Ca parle quand même de la fête.

La fête désabusée alors.
On me disait que, dans la house, on sentait souvent une grande mélancolie et c'est ça que j'ai aimé. Il y a une énorme mélancolie comme l'après-fête pendant la fête, comme si on était déjà dans la tristesse du lendemain. Dans [musique:359012 "Alors on danse"], j'explique en texte ce que la musique électro transmet. C'est mon côté indécis et anti fleur bleue : je n'aime pas quand ça finit bien ou mal, c'est toujours entre les deux.

Sur ton disque, ça finit surtout mal !
C'est pour contrebalancer par rapport aux chansons joyeuses parce que, quand tu n'écoutes pas les textes, tu peux trouver ça marrant et danser dessus. Mais je préfère donner un côté plus social et documentaire à ma musique, un côté plus réaliste. J'ai toujours parlé de la vraie vie en étant anti bling-bling. Je ne suis pas un grand auteur mais je pense simplement qu'il est possible de chanter quelque chose de sensé sur de l'électro.

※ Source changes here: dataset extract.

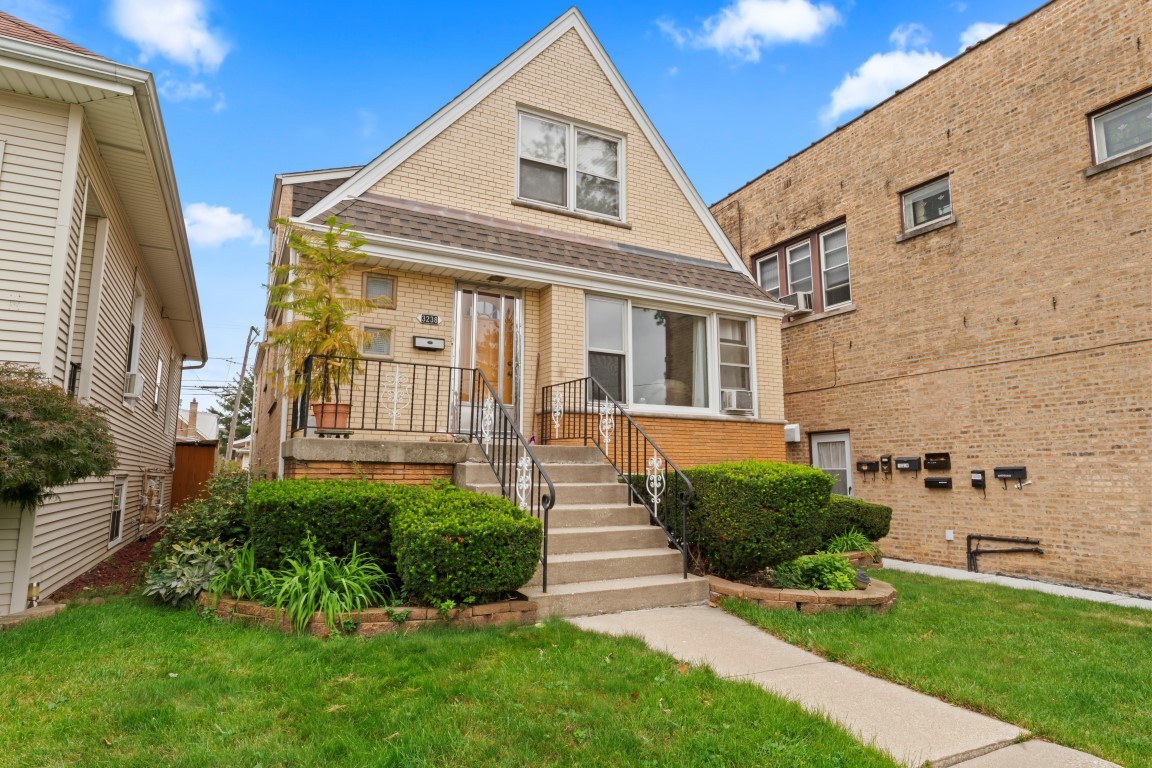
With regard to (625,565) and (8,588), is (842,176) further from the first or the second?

A chaque interview, on t'a comparé à Brel alors je tombe dans ce cliché...
(rires) Franchement, moi, je dis merci !

Mais ça ne t'a pas saoulé qu'on se sente obligés de te comparer à quelqu'un ?
Non parce qu'au moins, ça veut dire qu'on ne s'est pas arrêtés à ma musique mais aussi aux textes, même si je pense que l'assimilation doit ensuite s'arrêter très vite.

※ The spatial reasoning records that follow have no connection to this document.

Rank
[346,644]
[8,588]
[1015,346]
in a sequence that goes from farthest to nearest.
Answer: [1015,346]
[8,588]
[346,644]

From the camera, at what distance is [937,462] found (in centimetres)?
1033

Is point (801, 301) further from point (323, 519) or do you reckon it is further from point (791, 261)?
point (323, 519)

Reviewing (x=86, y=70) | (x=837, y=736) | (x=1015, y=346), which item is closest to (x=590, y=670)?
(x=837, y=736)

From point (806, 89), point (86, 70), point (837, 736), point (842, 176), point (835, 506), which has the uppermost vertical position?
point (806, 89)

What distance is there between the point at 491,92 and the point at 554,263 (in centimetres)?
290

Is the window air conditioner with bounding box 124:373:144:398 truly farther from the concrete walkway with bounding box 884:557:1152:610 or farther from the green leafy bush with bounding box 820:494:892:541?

On te parle beaucoup de ton look, est-ce une partie totalement intégrée au projet ?
Oui, bien sûr mais je m'habille comme ça dans la vraie vie, ce n'est pas un déguisement.

Lance une ligne de vêtements alors !
Pourquoi pas ! Mais je ne suis pas dessinateur de sapes et je n'aurais peut-être pas le temps mais pourquoi ne pas trouver des talents et sortir sa marque. On va peut-être déjà essayer de sortir un album et après on verra (rires). Mais il y a plein de choses, j'aimerais aussi tenter le cinéma, ce serait marrant. Mais c'est avant tout la musique, on fera les choses bien quand il le faudra.

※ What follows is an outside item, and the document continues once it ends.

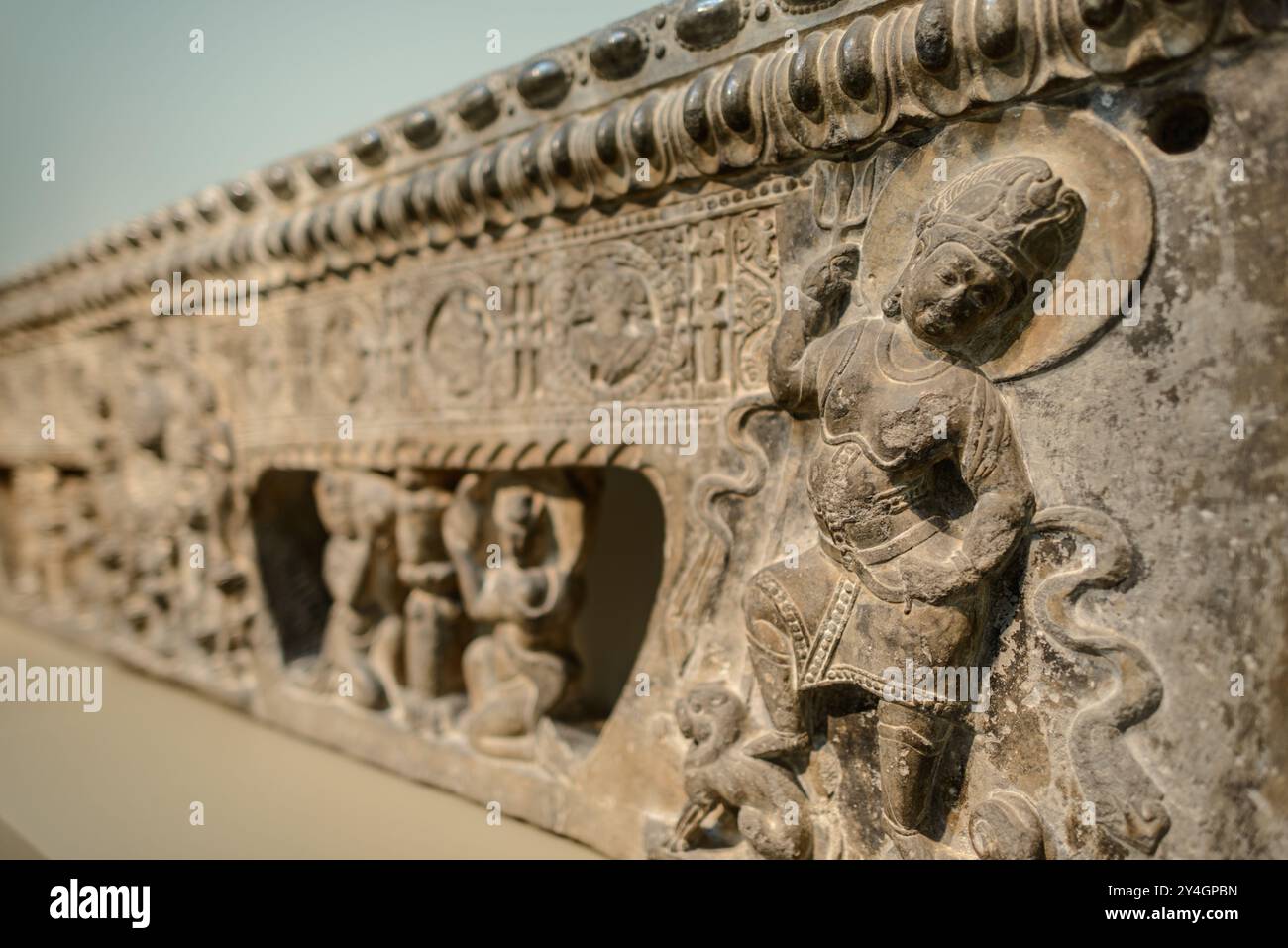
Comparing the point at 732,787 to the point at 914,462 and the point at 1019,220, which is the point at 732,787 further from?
the point at 1019,220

Mais comment tu as imaginé ce style ?
C'était clairement voulu. C'est parti avec l'idée de se démarquer et c'est venu quand j'ai changé de style de musique. En fait, je commence à comprendre ceux que je pointais du doigt en disant que ce sont des malades mentaux, comme Elton John par exemple, avec ses lunettes etc. C'est un peu extrémiste comme exemple mais ça vient de la volonté de se différencier et d'être unique. Dans un magasin, ça me démotive d'acheter quelque chose si d'autres l'ont déjà. En revanche, ça me motive d'aller des trucs qui n'ont pas été achetés : si un vendeur me dit "J'aurais bien aimé que tu le prennes parce qu'on ne l'a pas trop vendu" alors là, je le prends direct. Aujourd'hui, la musique est une entité : quand je compose, j'imagine déjà les images de mon clip ou encore la façon dont je vais m'habiller.



Tu es né en Belgique. Est-ce que tu suis la situation politique là-bas et la poussée des indépendantistes ? On peut lire que le pays peut exploser.
Ca, c'est de l'exagération. Même si je ne m'y intéresse pas de près, je n'ai pas l'impression que ça va péter demain. Il y a des gens qui ont fait de jolies démarches comme le faux JT sur la séparation de la Belgique, j'ai trouvé cette démarche très intelligente.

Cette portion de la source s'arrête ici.